Antibodies to erythropoietin are associated with erythropoietin resistance in hemodialysis patients in KwaZulu-Natal (South Africa)

Abstract

Recombinant human erythropoietin (rHuEPO) is a glycoprotein and biological equivalent to the endogenous compound administered to treat anemia of end-stage renal disease patients. Resistance to rHuEPO has been reported, whereby patients require higher and higher doses of rHuEPO to maintain an adequate hemoglobin level. In this study, assessment of native and administered erythropoietin (EPO), antibody and hemoglobin levels was carried out on a sample of patients with renal failure on hemodialysis (HD). This is a randomized controlled trial where consecutive subjects attending HD units at Addington Hospital and King Edward Hospital, Durban (South Africa) were included until the target number was reached.
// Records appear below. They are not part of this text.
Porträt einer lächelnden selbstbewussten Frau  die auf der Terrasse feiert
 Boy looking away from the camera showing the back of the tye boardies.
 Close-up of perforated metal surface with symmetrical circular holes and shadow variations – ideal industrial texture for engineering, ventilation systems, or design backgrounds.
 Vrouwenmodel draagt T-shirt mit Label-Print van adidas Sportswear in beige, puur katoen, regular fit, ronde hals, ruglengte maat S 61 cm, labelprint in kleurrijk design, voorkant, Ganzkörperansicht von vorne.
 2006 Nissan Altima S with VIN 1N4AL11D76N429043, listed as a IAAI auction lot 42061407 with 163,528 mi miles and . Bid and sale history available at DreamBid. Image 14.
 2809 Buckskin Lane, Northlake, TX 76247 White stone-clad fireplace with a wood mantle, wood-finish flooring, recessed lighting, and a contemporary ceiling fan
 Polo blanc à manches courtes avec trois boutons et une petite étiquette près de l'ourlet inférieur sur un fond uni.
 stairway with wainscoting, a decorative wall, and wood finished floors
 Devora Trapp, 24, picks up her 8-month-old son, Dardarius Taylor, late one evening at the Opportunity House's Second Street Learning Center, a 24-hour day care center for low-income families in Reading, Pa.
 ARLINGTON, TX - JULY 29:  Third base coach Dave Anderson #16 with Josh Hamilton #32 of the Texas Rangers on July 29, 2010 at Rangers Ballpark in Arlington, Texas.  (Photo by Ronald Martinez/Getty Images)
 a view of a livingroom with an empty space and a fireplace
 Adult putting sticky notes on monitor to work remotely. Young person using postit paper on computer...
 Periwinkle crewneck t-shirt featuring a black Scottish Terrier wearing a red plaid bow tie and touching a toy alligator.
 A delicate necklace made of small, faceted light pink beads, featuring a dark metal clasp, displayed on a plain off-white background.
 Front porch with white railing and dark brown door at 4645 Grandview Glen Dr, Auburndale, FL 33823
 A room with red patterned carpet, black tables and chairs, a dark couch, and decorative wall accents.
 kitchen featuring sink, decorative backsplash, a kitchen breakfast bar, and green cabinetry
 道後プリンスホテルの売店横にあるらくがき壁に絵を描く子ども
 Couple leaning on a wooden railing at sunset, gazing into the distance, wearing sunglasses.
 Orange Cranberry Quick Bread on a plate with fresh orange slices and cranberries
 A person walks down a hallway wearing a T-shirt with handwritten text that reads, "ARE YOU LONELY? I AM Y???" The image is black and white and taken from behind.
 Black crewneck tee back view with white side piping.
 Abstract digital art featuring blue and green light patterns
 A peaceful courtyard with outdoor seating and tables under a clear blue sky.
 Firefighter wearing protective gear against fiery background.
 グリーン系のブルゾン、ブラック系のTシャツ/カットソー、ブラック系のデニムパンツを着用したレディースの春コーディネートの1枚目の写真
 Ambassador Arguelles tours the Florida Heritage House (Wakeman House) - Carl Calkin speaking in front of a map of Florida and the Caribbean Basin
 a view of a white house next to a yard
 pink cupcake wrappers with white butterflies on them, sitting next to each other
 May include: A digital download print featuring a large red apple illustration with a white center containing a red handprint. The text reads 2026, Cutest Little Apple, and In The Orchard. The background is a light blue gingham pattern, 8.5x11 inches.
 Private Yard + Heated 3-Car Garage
Forty patients with renal failure on HD and receiving recombinant EPO Beta (Recormon) for treatment of anemia via the subcutaneous route in weekly doses of 2000 IU, 4000 IU, 6000 IU, 8000 IU, 12,000 IU, or 18,000 IU according to the severity of the anemia were included after obtaining informed consent. Also included in the study were 10 HD patients not on rHuEPO therapy and 10 healthy individuals from the Durban University of Technology, recruited as described above to form the control group. ELISA was used to measure serum levels of EPO as well as antibodies to EPO. Results were analyzed by descriptive, inferential methods and by logistic regression analysis using IBM SPSS Statistics for Windows version 22.0. Antibodies to EPO were found in almost all patients who were receiving EPO. The highest levels of antibody to EPO were found to be associated with patients receiving the highest weekly dose of EPO (18,000 IU). Logistic regression analysis also revealed that serum levels of EPO, gender or age were not associated with any significant variation of serum antibody level. High levels of serum antibodies to EPO are a risk factor for EPO resistance.